The output results show that there is a positive correlation of 0.383 between the variables SibSp (siblings or spouse) and Parch (parents or children), which indicates a positive relationship with moderate strength. This is show that passengers who has travel with more siblings (SibSp) also usually travel with parents or children (Parch). This one is showing a consistent thing with the actual situation, where family members often travel together.
Also, there is some negative correlation between Age and SibSp with values of -0.189 and -0.3082, which means that younger passengers tend to have more siblings traveling with them than older passengers. The correlation between Age and Parch of -0.1891 indicates a weak or not very strong negative correlation. And at the same time, the correlation between Age and Fare is only 0.0961, which indicates a fairly weak relationship. This value shows that passenger age does not have a significant effect on ticket prices or costs. The correlation between SibSp and Fare is 0.1383, also between Parch and Fare is 0.2051. Overall, can be seen that the linear relationship between variables in this dataset is mostly weak to moderate.
The Variance-Covariance Matrix is used to figure out how much each variable changes on its own (variance) and how the variables relate to each other (covariance). Large differences show the data is spread out a lot.
From the ouput results, the Fare variable show the highest variation of 2800.41. This means that ticket prices for titanic passengers was different, with some tickets being affordable and others being more expensive. The Age variable has a variance of 211.02, which show the difference in passenger age, but this difference is not too large or significant compared to the variation in ticket prices.

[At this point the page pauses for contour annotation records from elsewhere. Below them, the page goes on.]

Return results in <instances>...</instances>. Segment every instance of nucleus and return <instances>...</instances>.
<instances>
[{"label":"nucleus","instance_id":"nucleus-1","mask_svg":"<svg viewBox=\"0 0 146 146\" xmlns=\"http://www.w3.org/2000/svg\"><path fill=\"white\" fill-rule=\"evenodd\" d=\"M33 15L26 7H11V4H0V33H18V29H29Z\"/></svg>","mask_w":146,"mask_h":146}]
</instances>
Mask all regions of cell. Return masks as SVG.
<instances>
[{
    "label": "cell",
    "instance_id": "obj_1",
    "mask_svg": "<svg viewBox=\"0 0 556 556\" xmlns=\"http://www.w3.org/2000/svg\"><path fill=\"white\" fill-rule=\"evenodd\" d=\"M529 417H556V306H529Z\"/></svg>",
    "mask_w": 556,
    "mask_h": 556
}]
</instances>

At the same time, the SibSp and Parch variables have much smaller variations of 0.8645 and 0.7281 respectively. This shows that most passengers travel with a small number of family members, whether siblings, parents or children. The covariance value between SibSp and Parch is 0.3045, which is positive and means that two variables tend to increase at the same time. On the other hand, the covariance between age and number of siblings of -4.1633, show a tendency for an opposite relationship.
Eigen values show how much of the data variation can be explained by each principal component. Larger eigen values indicate that the component contributes more to explaining the differences or variations in the data.
The output results show that the first component has the largest eigen value of 2802.56, means this component explains most of the variation in the data. The second component has an eigen value of 209.04, while the third and fourth components are only 0.94 and 0.48 respectively. This shows that most of the data variation or differences is found in the first two principal components.
The eigen vector shows how much each variable contributes to each component. In the first component, the Fare variable has a very large impact with an eigen vector value of 0.9996, means that most of the changes in the first component are because of ticket prices or costs. In the second component, the age variable has the most dominant contribution with an eigen vector value of 0.9993, means that passenger age have an important role in forming the second component.
Based on the analysis on the Titanic dataset before, it can be see that the relationship between the variables Age, SibSp (siblings or spouse), Parch (parents or children) and Fare is mostly weak or only slightly strong, with the most obvious relationship between SibSp and Parch. The Fare variable has the greatest variation, while Age has moderate variation and SibSp and Parch have relative has a small variation. Analysis of the eigen values and eigen vectors shows that the majority of the differences in the data can be explained by two main components, with the variables Fare and Age being the ones that have the biggest impact.